> What is required:
Render every line of the records below as a JSON list of strings, one string per line, leaving out the blank lines.

____

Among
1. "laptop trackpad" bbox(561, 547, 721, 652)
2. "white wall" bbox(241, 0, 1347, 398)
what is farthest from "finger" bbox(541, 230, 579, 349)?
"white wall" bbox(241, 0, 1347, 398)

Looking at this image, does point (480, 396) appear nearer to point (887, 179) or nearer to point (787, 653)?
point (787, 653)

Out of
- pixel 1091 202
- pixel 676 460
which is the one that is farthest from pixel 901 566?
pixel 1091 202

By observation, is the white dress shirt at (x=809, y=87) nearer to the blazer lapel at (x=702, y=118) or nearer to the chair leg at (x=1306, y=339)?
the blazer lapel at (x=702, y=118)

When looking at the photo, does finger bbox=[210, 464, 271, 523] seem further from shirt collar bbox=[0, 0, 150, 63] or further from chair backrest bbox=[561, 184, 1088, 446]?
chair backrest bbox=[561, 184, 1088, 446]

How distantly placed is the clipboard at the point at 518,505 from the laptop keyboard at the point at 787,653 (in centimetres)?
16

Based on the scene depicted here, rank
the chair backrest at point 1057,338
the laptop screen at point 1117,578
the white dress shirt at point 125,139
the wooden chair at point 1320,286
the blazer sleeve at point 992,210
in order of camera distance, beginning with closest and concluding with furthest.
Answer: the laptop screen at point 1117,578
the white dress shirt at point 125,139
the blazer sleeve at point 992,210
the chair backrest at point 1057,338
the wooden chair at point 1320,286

____

> Correct output:
[
  "Among",
  "1. \"laptop trackpad\" bbox(561, 547, 721, 652)",
  "2. \"white wall\" bbox(241, 0, 1347, 398)",
  "what is farthest from \"finger\" bbox(541, 230, 579, 349)?",
  "\"white wall\" bbox(241, 0, 1347, 398)",
  "Looking at this image, does point (480, 396) appear nearer to point (887, 179) or nearer to point (787, 653)?",
  "point (787, 653)",
  "Out of",
  "- pixel 1091 202",
  "- pixel 676 460",
  "which is the one that is farthest from pixel 901 566?",
  "pixel 1091 202",
  "By observation, is the white dress shirt at (x=809, y=87) nearer to the blazer lapel at (x=702, y=118) or nearer to the chair leg at (x=1306, y=339)?",
  "the blazer lapel at (x=702, y=118)",
  "When looking at the photo, does finger bbox=[210, 464, 271, 523] seem further from shirt collar bbox=[0, 0, 150, 63] or further from chair backrest bbox=[561, 184, 1088, 446]?",
  "chair backrest bbox=[561, 184, 1088, 446]",
  "How distantly placed is the clipboard at the point at 518,505 from the laptop keyboard at the point at 787,653 (in centimetres)?",
  "16",
  "Based on the scene depicted here, rank",
  "the chair backrest at point 1057,338",
  "the laptop screen at point 1117,578",
  "the white dress shirt at point 125,139",
  "the wooden chair at point 1320,286",
  "the blazer sleeve at point 992,210",
  "in order of camera distance, beginning with closest and concluding with furthest.",
  "Answer: the laptop screen at point 1117,578",
  "the white dress shirt at point 125,139",
  "the blazer sleeve at point 992,210",
  "the chair backrest at point 1057,338",
  "the wooden chair at point 1320,286"
]